TAREAS -
**a.** Transcribe sin cambios el fragmento de la carta a Lucinda que va desde "Eso sí, tú me" hasta "de Juana Díaz.".
**b.** Responde estas preguntas sobre la carta a Lucinda:
(i) ¿Qué llevaba puesto la madre de Lucinda que impidió que la reconocieran?
(ii) ¿Qué le vació Lucinda en el regazo al autor de la carta?
(iii) ¿Qué diseño tenía la corbata que quedó declarada pérdida total?
**c.** Prosigue la carta a Lucinda a partir de su última oración.

ARTÍCULO -
****************************************

Carta abierta a la mujer que yo amo
Esta semana nos salimos un poco de la rutina, A pedido de un buen amigo mío, quien muy de vez en cuando se pone pálido y paga una ronda de tragos en el sports bar, copio aquí una hermosa carta pública que él le dedica a la mujer de su vida, quien, por coincidencia, también resulta ser su esposa.
Querida Lucinda,
Es verdad aquel viejo cliché que dice que uno no sabe lo que tiene hasta que lo pierde. Lo traigo al caso porque, precisamente, empiezo a sentirte cada vez más lejos, en especial luego del pequeño incidente de las otras noches.
Ahora que los dos estamos un poco más calmados y hemos dejado de lanzarnos las últimas piezas de la vajilla, vuelvo a explicarte la situación y vuelvo a jurarte lo que ya te dije: no reconocí a tu madre con la peluca que traía puesta, y esa fue la razón por la que amenacé con llamar a seguridad para que la expulsara del restaurante cuando vi que pretendía sentarse a nuestra mesa.
Tu dirás que la peluca no la había cambiado tanto. Te admito que puede ser cierto. Y tal vez exageré cuando, en un momento de tension, te dije que se parecía a Don Francisco vestido de mujer. Pero tal vez es que quedé tan impresionado por todas esas florecitas de cartón que traía prendidas del pelo que ni siquiera le miré bien la cara.
Eso sí, tú me admitirás que tampoco estuvo bien tu reacción. Una cosa es que quisieras vengarte vaciándome la jarra de sangría en el regazo, con total desprecio por el efecto que todo ese líquido frío podia tener sobre mi crónico padecimiento de hemorroides. Pero donde sí te excediste un poco fue al tratar de ahorcarme halándome por la corbata por todo aquel salón, asustando y quien sabe si hasta afectándole la digestión a todos los demás comensales, todos ellos partícipes, como nosotros, del exclusivísimo banquete anual de la Magna Asociación de Fabricantes de Chiringas, capítulo de Juana Díaz.
De hecho, debo decirte que mi corbata, con todo y su bonito diseño de una chiringa hendida en dos por un rayo, quedó declarada perdida total.

****************************************

FILAS PROPORCIONADAS -

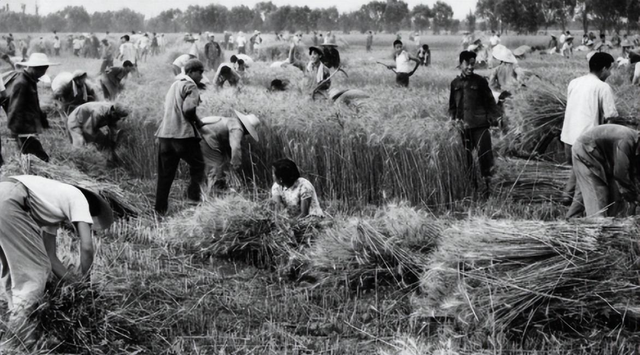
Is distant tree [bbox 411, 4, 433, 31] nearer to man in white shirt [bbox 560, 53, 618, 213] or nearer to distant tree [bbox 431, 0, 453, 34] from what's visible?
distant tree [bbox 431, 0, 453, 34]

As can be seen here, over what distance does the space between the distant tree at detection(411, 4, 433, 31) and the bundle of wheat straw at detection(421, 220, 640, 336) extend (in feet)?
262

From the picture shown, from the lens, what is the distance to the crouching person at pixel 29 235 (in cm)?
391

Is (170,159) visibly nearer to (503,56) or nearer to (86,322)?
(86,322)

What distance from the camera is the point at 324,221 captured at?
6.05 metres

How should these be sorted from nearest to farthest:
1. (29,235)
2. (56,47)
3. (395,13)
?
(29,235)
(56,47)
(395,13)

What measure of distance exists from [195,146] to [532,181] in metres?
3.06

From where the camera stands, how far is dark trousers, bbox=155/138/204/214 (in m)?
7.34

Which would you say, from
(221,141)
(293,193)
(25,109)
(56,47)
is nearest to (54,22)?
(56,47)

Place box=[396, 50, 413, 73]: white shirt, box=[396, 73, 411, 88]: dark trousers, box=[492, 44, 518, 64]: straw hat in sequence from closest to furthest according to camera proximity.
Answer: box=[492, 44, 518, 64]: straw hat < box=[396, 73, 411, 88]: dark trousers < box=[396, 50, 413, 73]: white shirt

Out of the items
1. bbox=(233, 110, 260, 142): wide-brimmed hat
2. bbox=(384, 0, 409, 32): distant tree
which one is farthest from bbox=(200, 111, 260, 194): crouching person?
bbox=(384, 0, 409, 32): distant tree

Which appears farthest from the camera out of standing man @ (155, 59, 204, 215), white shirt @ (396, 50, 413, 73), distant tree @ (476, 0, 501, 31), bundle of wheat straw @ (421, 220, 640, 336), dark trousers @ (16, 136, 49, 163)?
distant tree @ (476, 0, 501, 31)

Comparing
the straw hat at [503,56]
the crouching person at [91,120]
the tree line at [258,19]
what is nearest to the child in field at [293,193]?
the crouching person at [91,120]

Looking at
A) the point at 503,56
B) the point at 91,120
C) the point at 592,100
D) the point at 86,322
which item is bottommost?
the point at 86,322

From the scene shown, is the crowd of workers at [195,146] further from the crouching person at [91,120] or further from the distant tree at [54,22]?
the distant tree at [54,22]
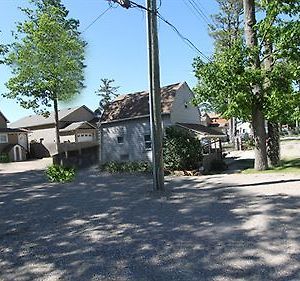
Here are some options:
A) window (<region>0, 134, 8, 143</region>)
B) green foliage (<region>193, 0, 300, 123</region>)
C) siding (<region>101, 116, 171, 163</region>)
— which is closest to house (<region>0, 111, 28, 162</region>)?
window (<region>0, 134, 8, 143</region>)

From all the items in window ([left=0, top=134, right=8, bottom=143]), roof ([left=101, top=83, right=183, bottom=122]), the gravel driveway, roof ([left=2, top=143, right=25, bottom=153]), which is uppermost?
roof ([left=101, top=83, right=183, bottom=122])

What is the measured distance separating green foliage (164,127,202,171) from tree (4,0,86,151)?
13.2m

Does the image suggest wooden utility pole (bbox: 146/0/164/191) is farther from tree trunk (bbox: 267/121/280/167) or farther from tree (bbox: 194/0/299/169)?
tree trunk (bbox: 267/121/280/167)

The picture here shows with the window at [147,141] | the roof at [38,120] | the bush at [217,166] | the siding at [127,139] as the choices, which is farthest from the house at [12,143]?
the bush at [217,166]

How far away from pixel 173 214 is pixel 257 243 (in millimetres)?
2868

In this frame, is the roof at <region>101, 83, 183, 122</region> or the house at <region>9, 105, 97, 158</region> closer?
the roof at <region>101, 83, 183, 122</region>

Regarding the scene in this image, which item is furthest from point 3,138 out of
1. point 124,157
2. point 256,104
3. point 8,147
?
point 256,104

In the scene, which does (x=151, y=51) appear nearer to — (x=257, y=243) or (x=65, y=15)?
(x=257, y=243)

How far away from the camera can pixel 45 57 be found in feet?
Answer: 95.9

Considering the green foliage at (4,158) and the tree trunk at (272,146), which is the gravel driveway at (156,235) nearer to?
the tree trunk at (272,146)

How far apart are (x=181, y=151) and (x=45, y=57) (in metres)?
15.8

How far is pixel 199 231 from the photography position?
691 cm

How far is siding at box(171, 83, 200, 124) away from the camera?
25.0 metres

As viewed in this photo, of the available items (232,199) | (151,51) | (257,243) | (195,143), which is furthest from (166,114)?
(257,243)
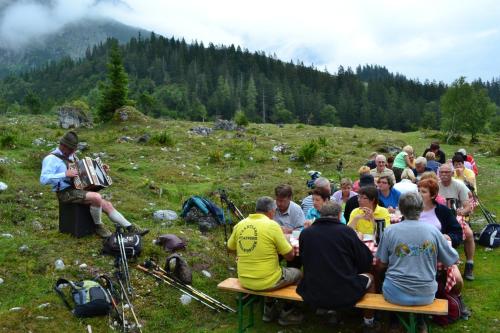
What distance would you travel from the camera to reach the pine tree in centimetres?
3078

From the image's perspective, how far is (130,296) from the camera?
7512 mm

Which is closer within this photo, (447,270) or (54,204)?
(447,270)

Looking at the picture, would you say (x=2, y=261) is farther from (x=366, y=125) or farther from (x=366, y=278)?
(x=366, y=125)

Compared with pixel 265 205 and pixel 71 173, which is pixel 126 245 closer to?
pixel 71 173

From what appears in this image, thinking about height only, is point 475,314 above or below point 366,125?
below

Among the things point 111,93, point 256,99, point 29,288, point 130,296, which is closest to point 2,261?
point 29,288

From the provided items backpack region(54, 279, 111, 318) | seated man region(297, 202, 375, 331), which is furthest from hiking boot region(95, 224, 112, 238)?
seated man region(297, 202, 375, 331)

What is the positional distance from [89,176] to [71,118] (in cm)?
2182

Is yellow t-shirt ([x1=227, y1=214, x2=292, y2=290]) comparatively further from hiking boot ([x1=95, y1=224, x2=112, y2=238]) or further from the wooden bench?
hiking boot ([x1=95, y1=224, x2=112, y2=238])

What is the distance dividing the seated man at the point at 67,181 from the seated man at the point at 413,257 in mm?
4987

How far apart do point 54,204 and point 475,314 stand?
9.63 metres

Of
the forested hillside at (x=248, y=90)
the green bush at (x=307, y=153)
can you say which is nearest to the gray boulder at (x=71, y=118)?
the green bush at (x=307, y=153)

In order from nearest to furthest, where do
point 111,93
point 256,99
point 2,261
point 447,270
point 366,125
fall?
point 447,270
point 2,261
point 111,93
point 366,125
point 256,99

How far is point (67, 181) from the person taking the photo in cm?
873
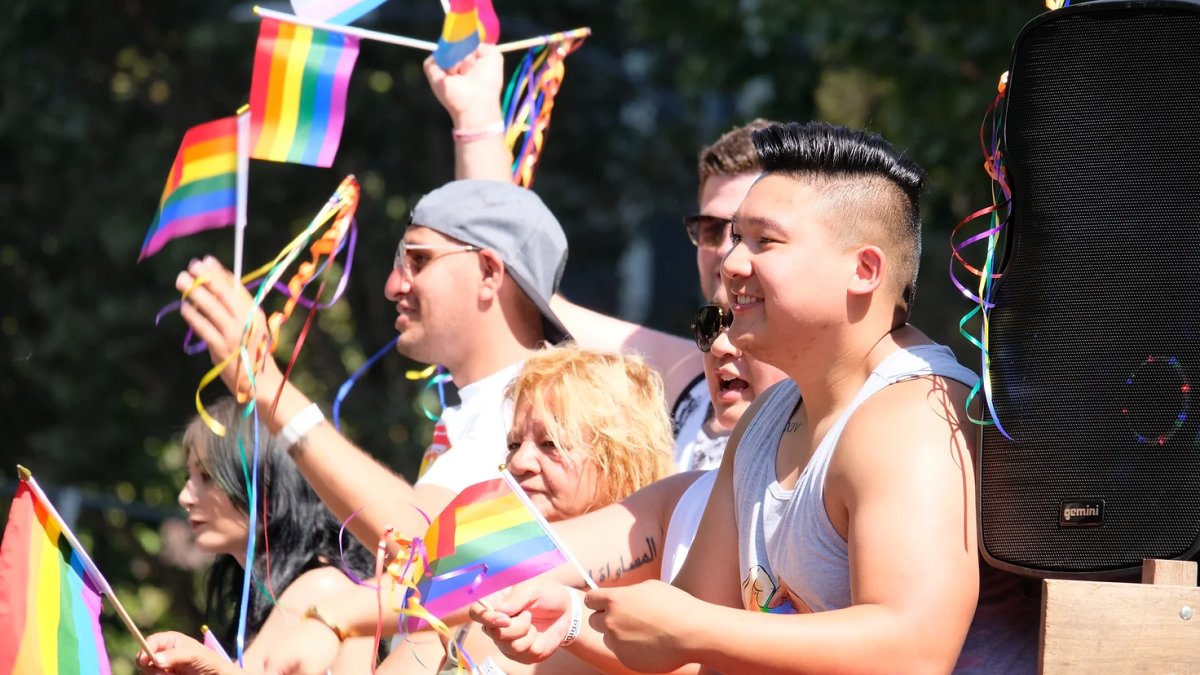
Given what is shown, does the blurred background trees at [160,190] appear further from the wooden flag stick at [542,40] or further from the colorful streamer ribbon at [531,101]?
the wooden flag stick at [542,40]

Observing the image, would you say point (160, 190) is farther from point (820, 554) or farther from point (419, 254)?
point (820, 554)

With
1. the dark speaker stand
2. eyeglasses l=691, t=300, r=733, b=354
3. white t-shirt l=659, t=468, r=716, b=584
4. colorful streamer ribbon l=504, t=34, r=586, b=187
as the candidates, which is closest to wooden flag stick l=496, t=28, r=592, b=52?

****************************************

RESPUESTAS POR TAREA -
**a.**
Eso sí, tú me admitirás que tampoco estuvo bien tu reacción. Una cosa es que quisieras vengarte vaciándome la jarra de sangría en el regazo, con total desprecio por el efecto que todo ese líquido frío podia tener sobre mi crónico padecimiento de hemorroides. Pero donde sí te excediste un poco fue al tratar de ahorcarme halándome por la corbata por todo aquel salón, asustando y quien sabe si hasta afectándole la digestión a todos los demás comensales, todos ellos partícipes, como nosotros, del exclusivísimo banquete anual de la Magna Asociación de Fabricantes de Chiringas, capítulo de Juana Díaz.

**b.**
(i) Una peluca.
(ii) La jarra de sangría.
(iii) Una chiringa hendida en dos por un rayo.

**c.**
Pero lo pasado ya pasó, amor mío. Escribo esto, querida mía, con la intención de dejar atrás todo este trago amargo y tratar de rehacer nuestras vidas, más que nada por el bien de nuestra familia.
Sí, ya sé que no tenemos hijos, pero es casi como si los tuviéramos: ¿No es Suzy, nuestra hamster tan querendona, casi como una hija para nosotros? ¿O acaso no recuerdas lo mucho que lloraste cuando creías que se te había perdido, antes de que la encontraras dormida dentro de tu brassiere? Luego dijiste que no te habías dado cuenta porque lo sentías todo tan pequeño como siempre.
Finalmente debo decirte algo que no llegué a decirte aquella noche fatídica, ya que estos altercados me apagaron un poco la mecha del romanticismo.
Por eso te digo ahora, amada mía, miel de mi alma, que esa noche te veías verdaderamente hermosa con ese peinado de beauty parlor vecinal y ese traje que parecía sacado de un catálogo de modas, pero no de uno del Salvation Army como creo haberte gritado en medio de todo aquel revolú.
Es triste, porque, hasta que llegó tu madre, toda la noche había marchado de maravillas y yo me sentía tan enamorado de ti, y tan seguro de mí mismo con mi corbata oficial, que mi plan original era darte un beso iluminado por la luna cuando llegáramos al jardincito de la entrada de nuestro hogar, allí entre los gigantescos sapos de piedra, rodeados por el elástico zumbido de los grillos, el melodioso canto de los coquíes, el chirrido de las sirenas de las ambulancias y el trueno de las ráfagas de las AK-47.
Pero, claro, ¿cómo íbamos a poder abrazarnos con las esposas que nos pusieron los guardias del restaurant en su exagerado intento por lograr que las cosas volvieran a la normalidad?
Te quiere, tu querido esposo,
Pijuán.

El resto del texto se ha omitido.